Set stopwords in a weaviate collection

tl;dr: Here’s the solution: update the collection configuration with

collection.config.update(
    # Note, use Reconfigure here (not Configure)
    inverted_index_config=wvc.Reconfigure.inverted_index(
        stopwords_additions=["le", "la", "il", "elle"]
    )
)

and check with

client.collection.get()

Specify stopwords in a weaviate collection with the Python V4 API

I work on a French corpus composed of Moliere’s plays and use weaviate as a vector database to store the embeddings. Weaviate also does the vectorization of the text provided you specify a vectorizer.

An important element when embedding text is of course the presence of stopwords. This is particulalry important when dealing with long chunk of text where stopwords tend to obsfucate the meaning, the signal contained in that text.

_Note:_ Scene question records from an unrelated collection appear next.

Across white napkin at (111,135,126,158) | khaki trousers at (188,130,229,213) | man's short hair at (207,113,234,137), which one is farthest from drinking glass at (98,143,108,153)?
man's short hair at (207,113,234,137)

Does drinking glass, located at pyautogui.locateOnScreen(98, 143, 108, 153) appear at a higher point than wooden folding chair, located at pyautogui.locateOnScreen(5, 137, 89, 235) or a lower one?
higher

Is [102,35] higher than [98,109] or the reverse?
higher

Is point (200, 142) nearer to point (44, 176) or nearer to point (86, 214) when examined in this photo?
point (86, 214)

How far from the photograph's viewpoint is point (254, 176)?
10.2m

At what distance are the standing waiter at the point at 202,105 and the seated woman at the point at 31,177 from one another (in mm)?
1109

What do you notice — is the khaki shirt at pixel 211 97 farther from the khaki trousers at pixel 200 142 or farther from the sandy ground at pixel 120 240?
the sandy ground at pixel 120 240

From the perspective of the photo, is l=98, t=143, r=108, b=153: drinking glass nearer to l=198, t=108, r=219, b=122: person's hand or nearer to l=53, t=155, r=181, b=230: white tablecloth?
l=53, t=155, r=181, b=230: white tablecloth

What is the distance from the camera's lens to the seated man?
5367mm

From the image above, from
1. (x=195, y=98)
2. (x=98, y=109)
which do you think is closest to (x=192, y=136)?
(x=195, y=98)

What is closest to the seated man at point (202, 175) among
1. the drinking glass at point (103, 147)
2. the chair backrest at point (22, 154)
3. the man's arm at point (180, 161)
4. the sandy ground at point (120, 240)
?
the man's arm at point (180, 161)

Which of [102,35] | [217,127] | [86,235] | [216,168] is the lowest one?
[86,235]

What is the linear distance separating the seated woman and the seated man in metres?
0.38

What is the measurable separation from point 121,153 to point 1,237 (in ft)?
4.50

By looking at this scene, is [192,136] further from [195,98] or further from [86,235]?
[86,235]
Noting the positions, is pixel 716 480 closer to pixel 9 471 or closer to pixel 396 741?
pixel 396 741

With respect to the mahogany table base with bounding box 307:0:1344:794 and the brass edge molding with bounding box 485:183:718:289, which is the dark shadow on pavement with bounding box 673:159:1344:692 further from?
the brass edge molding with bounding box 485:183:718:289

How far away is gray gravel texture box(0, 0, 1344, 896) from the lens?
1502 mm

Weaviate has recently released a V4 of its python API. And the documenttation is not yet finished (as of 12/2023).

In terms of stopwords the default set is predefined to the English language. There is no set available for French, Spanish or any other non-English language.

The way to define a specfic list of stopwords is to set it explicitly with the stopwords_additions parameter when creating the collection for the Python V4 API. The Python V3 API documentation on collection / class creation is quite exhaustive .

So the other day I find myself stuck trying to add that list of French stopwords but not finding the related documentation.

I found the solution after a good night’s sleep.

Creating a collection in Weaviate goes as follows

collection = client.collections.create(
    name= <collection_name>,
    vectorizer_config=vectorizer,
    generative_config=wvc.Configure.Generative.openai(),
    properties=[
        < list of properties>
    ]    
)

where vectorizer can be the OpenAI’s ada-02 model

import weaviate.classes as wvc
vectorizer  = wvc.Configure.Vectorizer.text2vec_openai(vectorize_class_name = False)

I’m using a local install of weaviate so the client is instantiated with

import weaviate
client = weaviate.connect_to_local(port=8080, grpc_port=50051,
            headers={ <specify your keys to OpenAI, Huggingface etc > }
)

Specify French Stopwords

To specify stopwords you need to use the wvc.Configure.inverted_index(**params) function with the right parameters.

All the values below are the default ones except for the stopwords_additions key

params = {
    "bm25_b": 0.75,
    "bm25_k1": 1.2,
    "cleanup_interval_seconds": 60,
    "index_timestamps":  False,
    "index_property_length":  False,
    "index_null_state":  False,
    "stopwords_preset": None,
    "stopwords_additions":  list_stopwords,
    "stopwords_removals": None,
}

Then create your collection setting inverted_index_config = wvc.Configure.inverted_index(**params),

collection = client.collections.create(
    name= <collection_name>,
    vectorizer_config=vectorizer,
    generative_config=wvc.Configure.Generative.openai(),
    inverted_index_config = wvc.Configure.inverted_index(**params),
    properties=[
        < list of properties>
    ]
)

You can also not specify the inverted_index_config parameter when crearing the collection, to update later the config with

collection.config.update(
    # Note, use Reconfigure here (not Configure)
    inverted_index_config=wvc.Reconfigure.inverted_index(
        stopwords_additions=["le", "la", "il", "elle"]
    )
)

To check that the config has been updated, you can list and check the collection config with

client.collection.get()

In my case, with a small list of French stopwords this returns

_CollectionConfig(name='Test', ...,
inverted_index_config=_InvertedIndexConfig(
    bm25=_BM25Config(b=0.75, k1=1.2),
    ...
    stopwords=_StopwordsConfig(
        preset=<StopwordsPreset.EN: 'en'>,
        additions=['il', 'elle', 'je', 'tu', 'nous', 'vous', 'ils', 'elles'],
        removals=None
    )),
    <some other info>
)

Notice that although I specified "stopwords_preset": None, in the params, the preset stopwords has still been set to <StopwordsPreset.EN: 'en'>. I could not find a way to set the preset to None. Although this is a valid value as specified in the documentation. So it’s expected that both the predefined set of English stopwords and the added list of French stopwords will be removed from the teext to embed.